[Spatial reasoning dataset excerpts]
►

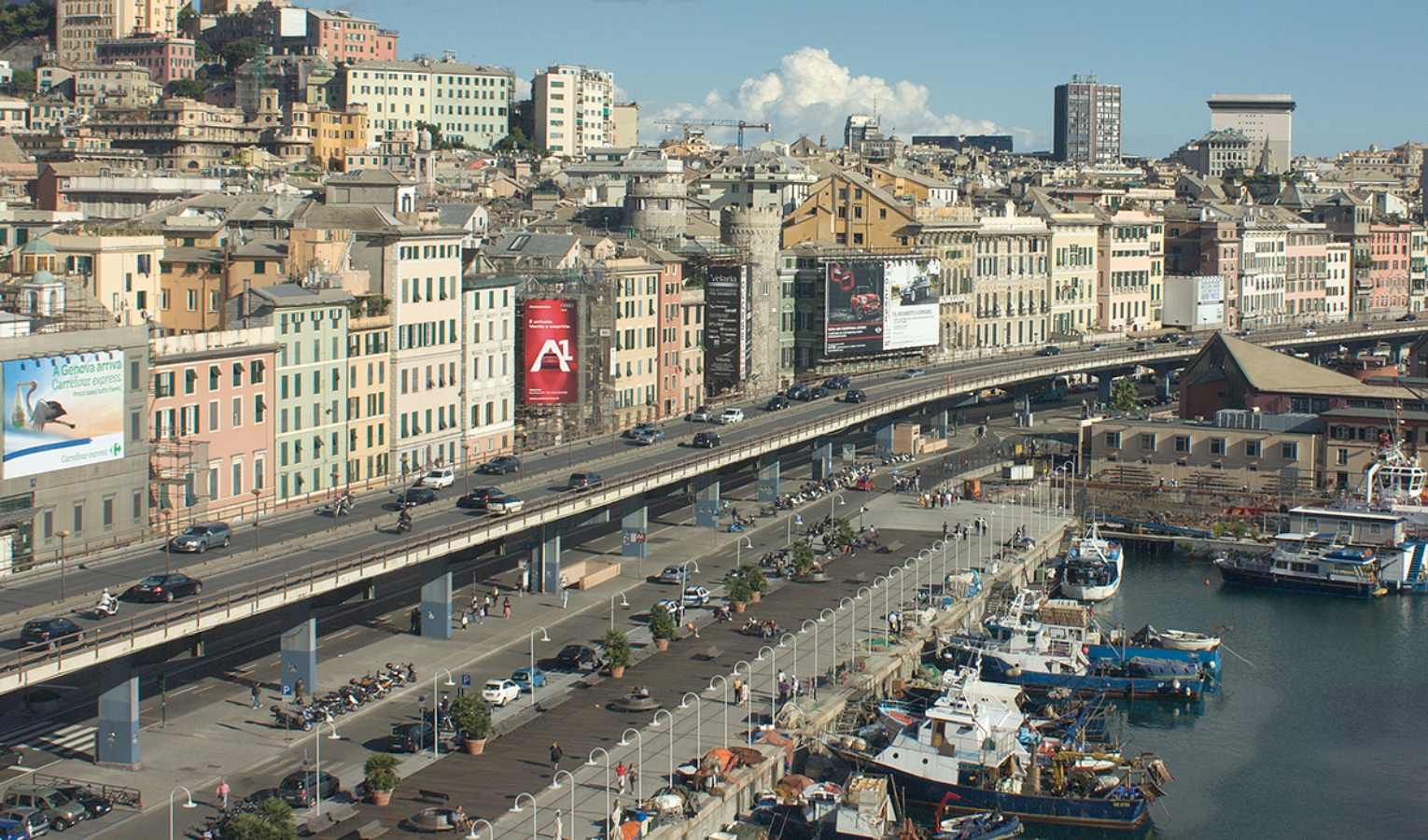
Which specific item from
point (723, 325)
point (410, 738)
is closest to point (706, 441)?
point (723, 325)

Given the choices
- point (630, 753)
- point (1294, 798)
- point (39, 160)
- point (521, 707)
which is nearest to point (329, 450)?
point (521, 707)

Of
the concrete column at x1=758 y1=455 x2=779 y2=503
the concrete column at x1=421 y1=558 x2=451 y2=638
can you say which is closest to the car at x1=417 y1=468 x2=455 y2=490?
the concrete column at x1=421 y1=558 x2=451 y2=638

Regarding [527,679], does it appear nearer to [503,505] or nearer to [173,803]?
[503,505]

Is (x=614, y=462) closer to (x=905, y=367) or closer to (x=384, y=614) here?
(x=384, y=614)

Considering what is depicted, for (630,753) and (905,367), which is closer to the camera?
(630,753)

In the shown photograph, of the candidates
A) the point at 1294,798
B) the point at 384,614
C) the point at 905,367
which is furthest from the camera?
the point at 905,367

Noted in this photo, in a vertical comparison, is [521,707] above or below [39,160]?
below
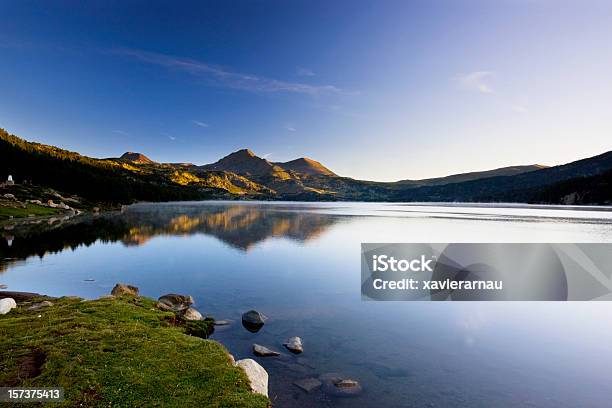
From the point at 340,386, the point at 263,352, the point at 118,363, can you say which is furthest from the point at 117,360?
the point at 340,386

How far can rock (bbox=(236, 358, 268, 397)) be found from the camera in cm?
1650

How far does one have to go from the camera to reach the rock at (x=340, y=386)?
1775 cm

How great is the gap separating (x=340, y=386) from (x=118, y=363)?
11584 millimetres

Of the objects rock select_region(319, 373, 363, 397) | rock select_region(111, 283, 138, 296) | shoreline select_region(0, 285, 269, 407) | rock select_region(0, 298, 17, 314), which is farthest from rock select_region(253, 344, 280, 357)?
rock select_region(0, 298, 17, 314)

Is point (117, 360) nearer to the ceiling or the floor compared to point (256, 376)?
nearer to the ceiling

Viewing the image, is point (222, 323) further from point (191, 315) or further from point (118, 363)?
point (118, 363)

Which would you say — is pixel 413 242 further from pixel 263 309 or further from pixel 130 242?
pixel 130 242

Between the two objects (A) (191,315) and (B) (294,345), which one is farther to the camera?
(A) (191,315)

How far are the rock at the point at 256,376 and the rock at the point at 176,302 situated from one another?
48.6ft

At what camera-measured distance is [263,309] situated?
32.3 meters

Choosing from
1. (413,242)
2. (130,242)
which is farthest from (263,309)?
(130,242)

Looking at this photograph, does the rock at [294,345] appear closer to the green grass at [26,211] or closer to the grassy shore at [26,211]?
the grassy shore at [26,211]

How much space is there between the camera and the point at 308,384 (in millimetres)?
18672

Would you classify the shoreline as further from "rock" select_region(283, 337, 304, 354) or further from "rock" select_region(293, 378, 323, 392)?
"rock" select_region(283, 337, 304, 354)
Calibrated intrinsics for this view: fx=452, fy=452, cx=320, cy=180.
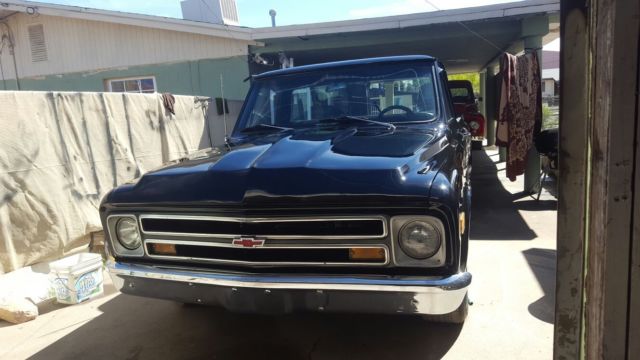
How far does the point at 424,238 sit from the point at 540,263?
2.78 metres

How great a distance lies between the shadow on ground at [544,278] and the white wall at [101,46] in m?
7.26

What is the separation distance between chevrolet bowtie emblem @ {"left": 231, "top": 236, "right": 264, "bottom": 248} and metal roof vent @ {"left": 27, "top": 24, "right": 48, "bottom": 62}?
11466 mm

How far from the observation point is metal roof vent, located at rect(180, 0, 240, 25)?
11289 millimetres

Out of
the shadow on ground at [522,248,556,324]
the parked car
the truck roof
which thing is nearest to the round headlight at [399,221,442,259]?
the parked car

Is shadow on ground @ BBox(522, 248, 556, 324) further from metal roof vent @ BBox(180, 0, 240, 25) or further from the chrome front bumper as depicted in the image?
metal roof vent @ BBox(180, 0, 240, 25)

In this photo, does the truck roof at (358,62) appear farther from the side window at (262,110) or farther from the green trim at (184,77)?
the green trim at (184,77)

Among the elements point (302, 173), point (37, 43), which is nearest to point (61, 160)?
point (302, 173)

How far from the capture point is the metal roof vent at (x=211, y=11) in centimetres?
1129

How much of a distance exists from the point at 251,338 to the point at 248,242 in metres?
1.14

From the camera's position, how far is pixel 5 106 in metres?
4.35

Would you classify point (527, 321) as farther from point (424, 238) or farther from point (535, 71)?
point (535, 71)

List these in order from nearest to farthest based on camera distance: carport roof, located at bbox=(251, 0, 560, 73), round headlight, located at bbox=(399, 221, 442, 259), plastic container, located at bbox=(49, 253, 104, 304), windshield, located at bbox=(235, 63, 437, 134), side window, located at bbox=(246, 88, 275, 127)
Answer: round headlight, located at bbox=(399, 221, 442, 259)
windshield, located at bbox=(235, 63, 437, 134)
side window, located at bbox=(246, 88, 275, 127)
plastic container, located at bbox=(49, 253, 104, 304)
carport roof, located at bbox=(251, 0, 560, 73)

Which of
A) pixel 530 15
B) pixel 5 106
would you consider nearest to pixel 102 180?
pixel 5 106

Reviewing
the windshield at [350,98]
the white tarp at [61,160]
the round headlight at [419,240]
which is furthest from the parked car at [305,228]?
the white tarp at [61,160]
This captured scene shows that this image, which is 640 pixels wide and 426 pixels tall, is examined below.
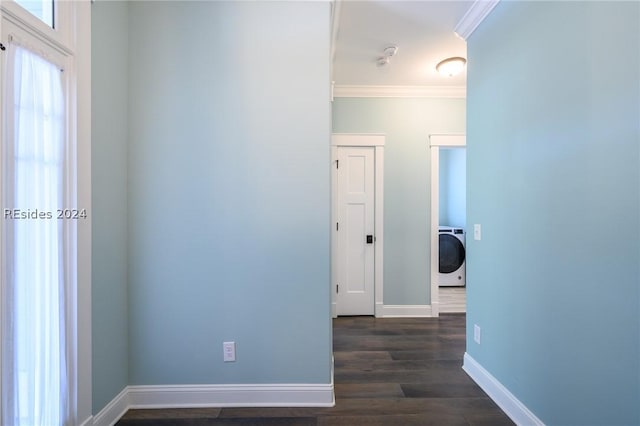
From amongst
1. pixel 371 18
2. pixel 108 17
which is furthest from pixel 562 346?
pixel 108 17

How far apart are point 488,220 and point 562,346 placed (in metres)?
0.86

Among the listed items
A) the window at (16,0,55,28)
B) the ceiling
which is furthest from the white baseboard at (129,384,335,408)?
the ceiling

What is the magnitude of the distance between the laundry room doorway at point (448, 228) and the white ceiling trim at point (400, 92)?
0.51m

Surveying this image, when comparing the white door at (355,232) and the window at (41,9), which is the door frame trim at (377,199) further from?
the window at (41,9)

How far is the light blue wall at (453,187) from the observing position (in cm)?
553

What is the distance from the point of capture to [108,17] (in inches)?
65.2

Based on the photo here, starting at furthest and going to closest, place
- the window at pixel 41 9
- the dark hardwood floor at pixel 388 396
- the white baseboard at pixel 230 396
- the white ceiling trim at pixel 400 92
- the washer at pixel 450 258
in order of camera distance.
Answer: the washer at pixel 450 258, the white ceiling trim at pixel 400 92, the white baseboard at pixel 230 396, the dark hardwood floor at pixel 388 396, the window at pixel 41 9

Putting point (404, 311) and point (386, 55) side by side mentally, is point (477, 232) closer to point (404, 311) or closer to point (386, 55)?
point (404, 311)

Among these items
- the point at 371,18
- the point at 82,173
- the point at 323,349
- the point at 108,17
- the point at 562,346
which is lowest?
the point at 323,349

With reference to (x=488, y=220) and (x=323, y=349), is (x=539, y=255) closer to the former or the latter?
(x=488, y=220)

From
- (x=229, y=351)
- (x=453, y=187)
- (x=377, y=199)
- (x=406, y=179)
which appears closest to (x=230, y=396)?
(x=229, y=351)

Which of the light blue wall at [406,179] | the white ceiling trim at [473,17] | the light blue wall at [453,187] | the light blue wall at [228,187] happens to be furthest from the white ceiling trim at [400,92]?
the light blue wall at [453,187]

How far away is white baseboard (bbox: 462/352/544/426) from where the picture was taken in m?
1.63

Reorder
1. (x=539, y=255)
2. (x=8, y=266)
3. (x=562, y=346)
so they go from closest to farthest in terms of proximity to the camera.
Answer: (x=8, y=266) < (x=562, y=346) < (x=539, y=255)
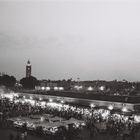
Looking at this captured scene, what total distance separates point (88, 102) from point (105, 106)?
2.75 meters

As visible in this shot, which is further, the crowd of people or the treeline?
the treeline

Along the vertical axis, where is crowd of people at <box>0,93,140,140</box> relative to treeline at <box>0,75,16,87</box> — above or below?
below

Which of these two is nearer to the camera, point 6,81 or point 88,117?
point 88,117

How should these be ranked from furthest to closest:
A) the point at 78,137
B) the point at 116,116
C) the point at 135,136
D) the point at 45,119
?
the point at 116,116 < the point at 45,119 < the point at 135,136 < the point at 78,137

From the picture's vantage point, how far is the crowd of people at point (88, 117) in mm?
21270

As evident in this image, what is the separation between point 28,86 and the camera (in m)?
82.2

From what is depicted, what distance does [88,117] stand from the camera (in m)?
27.7

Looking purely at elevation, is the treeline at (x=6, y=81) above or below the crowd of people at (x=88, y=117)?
above

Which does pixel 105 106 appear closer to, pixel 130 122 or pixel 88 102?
pixel 88 102

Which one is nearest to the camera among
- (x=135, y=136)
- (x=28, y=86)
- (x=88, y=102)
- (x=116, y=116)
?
(x=135, y=136)

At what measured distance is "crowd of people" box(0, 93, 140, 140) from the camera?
21270 mm

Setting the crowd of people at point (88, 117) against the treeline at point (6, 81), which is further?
the treeline at point (6, 81)

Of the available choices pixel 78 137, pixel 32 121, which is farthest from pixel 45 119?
pixel 78 137

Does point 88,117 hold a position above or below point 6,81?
below
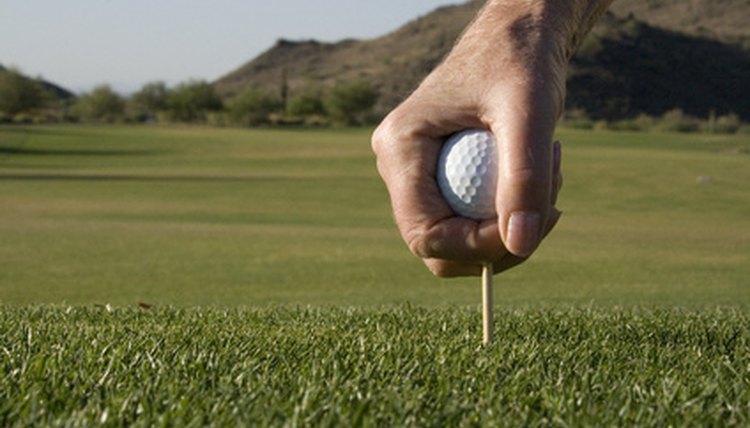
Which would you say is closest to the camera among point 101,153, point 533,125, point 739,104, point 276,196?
point 533,125

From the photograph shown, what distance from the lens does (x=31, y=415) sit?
2125 millimetres

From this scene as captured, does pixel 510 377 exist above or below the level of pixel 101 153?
above

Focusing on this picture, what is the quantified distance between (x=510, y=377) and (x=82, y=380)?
106cm

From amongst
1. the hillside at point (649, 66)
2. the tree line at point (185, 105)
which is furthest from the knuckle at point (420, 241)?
the tree line at point (185, 105)

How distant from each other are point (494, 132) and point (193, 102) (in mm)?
96777

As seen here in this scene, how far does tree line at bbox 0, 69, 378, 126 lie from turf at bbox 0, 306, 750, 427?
81174 mm

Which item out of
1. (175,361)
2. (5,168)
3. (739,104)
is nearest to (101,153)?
(5,168)

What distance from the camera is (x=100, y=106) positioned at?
96.2 meters

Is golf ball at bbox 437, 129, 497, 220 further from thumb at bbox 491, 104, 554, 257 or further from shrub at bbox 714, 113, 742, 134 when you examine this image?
shrub at bbox 714, 113, 742, 134

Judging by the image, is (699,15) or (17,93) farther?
(699,15)

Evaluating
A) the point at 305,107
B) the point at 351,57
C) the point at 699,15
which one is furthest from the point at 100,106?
the point at 699,15

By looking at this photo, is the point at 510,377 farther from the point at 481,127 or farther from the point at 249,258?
the point at 249,258

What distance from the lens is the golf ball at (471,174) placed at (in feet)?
8.70

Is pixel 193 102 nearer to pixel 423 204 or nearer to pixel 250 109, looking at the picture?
pixel 250 109
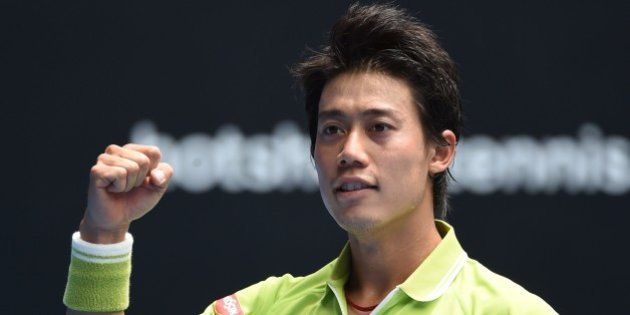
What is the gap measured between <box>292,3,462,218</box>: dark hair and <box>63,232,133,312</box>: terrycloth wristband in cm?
58

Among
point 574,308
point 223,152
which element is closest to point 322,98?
point 223,152

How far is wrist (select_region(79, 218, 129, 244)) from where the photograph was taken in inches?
Result: 108

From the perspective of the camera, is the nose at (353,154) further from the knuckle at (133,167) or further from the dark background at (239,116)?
the dark background at (239,116)

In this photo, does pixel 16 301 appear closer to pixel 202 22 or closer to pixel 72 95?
pixel 72 95

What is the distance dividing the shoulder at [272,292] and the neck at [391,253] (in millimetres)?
106

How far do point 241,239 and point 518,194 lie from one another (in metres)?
0.90

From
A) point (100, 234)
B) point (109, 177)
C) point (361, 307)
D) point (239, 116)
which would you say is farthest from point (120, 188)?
point (239, 116)

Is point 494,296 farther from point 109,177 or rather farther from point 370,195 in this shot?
point 109,177

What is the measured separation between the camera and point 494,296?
265 centimetres

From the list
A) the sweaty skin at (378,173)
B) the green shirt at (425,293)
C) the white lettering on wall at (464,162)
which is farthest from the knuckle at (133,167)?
the white lettering on wall at (464,162)

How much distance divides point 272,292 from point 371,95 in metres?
0.52

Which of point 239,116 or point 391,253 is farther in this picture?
point 239,116

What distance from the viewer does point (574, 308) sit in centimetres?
420

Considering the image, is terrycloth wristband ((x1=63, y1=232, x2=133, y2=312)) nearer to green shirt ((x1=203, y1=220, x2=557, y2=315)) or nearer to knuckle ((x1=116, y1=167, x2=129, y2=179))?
knuckle ((x1=116, y1=167, x2=129, y2=179))
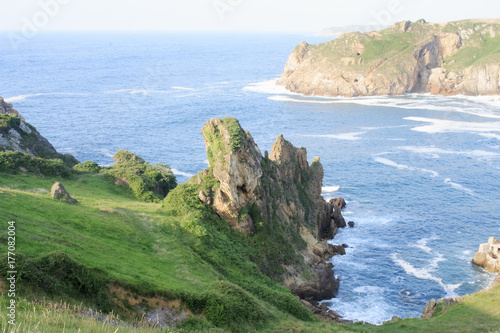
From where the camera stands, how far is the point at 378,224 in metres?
59.4

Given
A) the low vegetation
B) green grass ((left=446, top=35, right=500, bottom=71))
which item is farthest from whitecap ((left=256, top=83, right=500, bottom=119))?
the low vegetation

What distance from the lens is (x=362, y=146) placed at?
96875 mm

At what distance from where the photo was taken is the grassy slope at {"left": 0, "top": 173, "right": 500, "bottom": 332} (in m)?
23.1

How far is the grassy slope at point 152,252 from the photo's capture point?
23062mm

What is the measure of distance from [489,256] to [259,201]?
26.7m

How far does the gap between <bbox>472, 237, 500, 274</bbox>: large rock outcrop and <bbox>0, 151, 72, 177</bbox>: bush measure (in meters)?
46.0

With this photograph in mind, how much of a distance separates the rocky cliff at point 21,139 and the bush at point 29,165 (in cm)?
813

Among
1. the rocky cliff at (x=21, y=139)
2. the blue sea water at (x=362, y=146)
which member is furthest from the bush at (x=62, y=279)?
the rocky cliff at (x=21, y=139)

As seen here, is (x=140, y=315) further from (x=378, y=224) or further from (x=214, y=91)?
(x=214, y=91)

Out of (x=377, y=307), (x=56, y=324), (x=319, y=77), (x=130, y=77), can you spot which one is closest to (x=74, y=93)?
(x=130, y=77)

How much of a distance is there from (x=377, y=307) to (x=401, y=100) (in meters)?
121

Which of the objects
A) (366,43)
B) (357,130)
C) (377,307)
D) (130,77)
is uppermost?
(366,43)

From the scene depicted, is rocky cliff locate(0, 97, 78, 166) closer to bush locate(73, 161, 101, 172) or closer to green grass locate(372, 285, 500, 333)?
bush locate(73, 161, 101, 172)

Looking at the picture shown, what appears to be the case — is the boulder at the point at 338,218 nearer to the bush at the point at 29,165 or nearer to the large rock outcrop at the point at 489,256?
the large rock outcrop at the point at 489,256
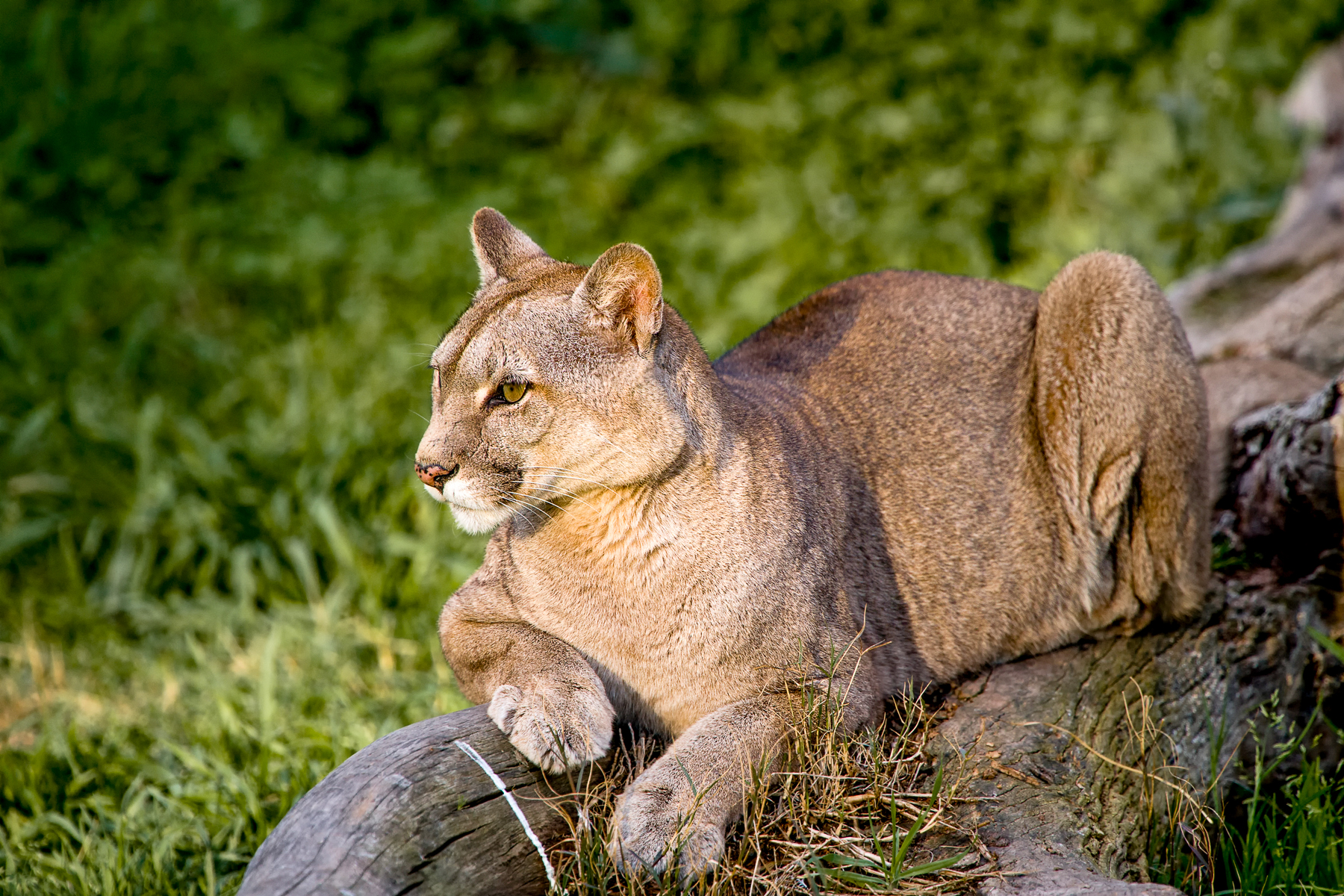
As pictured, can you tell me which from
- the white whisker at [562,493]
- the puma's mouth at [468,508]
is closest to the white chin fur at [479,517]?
the puma's mouth at [468,508]

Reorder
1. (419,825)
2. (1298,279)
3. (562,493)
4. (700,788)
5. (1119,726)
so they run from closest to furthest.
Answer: (419,825)
(700,788)
(562,493)
(1119,726)
(1298,279)

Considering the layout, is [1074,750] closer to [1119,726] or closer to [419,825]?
[1119,726]

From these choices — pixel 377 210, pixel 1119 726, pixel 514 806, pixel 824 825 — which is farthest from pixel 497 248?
pixel 377 210

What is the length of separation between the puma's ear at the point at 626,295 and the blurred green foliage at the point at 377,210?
2.43 metres

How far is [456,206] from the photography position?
8.80m

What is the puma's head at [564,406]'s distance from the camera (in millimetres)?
3543

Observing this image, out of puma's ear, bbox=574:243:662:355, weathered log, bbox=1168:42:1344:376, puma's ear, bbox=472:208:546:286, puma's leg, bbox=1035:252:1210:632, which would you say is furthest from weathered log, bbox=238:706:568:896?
weathered log, bbox=1168:42:1344:376

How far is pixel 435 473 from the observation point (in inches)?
139

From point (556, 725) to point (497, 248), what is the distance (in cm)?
159

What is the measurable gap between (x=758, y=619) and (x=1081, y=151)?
5.86 metres

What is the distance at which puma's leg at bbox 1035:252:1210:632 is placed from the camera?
14.9 feet

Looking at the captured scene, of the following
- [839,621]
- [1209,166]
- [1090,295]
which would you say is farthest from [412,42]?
[839,621]

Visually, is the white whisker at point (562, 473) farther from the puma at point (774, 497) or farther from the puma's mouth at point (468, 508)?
the puma's mouth at point (468, 508)

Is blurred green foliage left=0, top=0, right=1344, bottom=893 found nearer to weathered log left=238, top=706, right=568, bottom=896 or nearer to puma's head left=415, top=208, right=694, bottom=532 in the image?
weathered log left=238, top=706, right=568, bottom=896
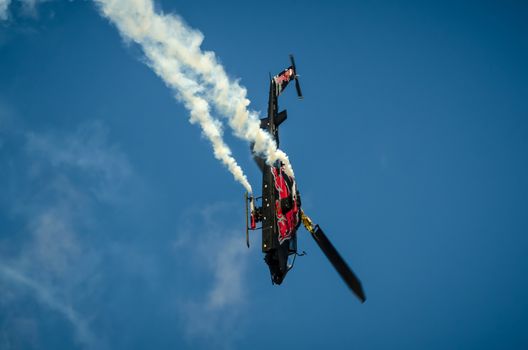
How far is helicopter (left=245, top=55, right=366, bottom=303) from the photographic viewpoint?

◄

◆ **WRITTEN REQUEST**:
Write out again the lines from the one with "From these choices" through the end of the records exactly, without any of the pictures.

◆ **EXERCISE RESPONSE**:
From these choices — pixel 377 210, pixel 1119 726, pixel 514 806, pixel 824 825 — which is farthest from pixel 497 248?
pixel 377 210

What is the length of separation between the puma's ear at the point at 626,295 and the blurred green foliage at the point at 377,210?
2.43 metres

How far is [456,206] from the photography position?
8.80m

What is the puma's head at [564,406]'s distance from the camera (in millimetres)?
3543

Observing this image, out of puma's ear, bbox=574:243:662:355, weathered log, bbox=1168:42:1344:376, puma's ear, bbox=472:208:546:286, puma's leg, bbox=1035:252:1210:632, which would you say is furthest from weathered log, bbox=238:706:568:896?
weathered log, bbox=1168:42:1344:376

How far is pixel 435 473 from the observation point (in inches)?
139

From point (556, 725) to point (497, 248), what is the distance (in cm)?
159

What is the measurable gap between (x=758, y=619) and (x=1081, y=151)?
5.86 metres

What is the distance at which puma's leg at bbox 1035:252:1210:632 is placed from the camera?
14.9 feet

Looking at the captured scene, of the following
- [839,621]
- [1209,166]
- [1090,295]
which would you say is farthest from [412,42]?
[839,621]

Visually, is the white whisker at point (562, 473) farther from the puma at point (774, 497) or farther from the puma's mouth at point (468, 508)?
the puma's mouth at point (468, 508)

Is blurred green foliage left=0, top=0, right=1344, bottom=893 found nearer to weathered log left=238, top=706, right=568, bottom=896 or nearer to puma's head left=415, top=208, right=694, bottom=532 in the image?
weathered log left=238, top=706, right=568, bottom=896
How far is helicopter (left=245, top=55, right=366, bottom=303) from the photographic viewpoint?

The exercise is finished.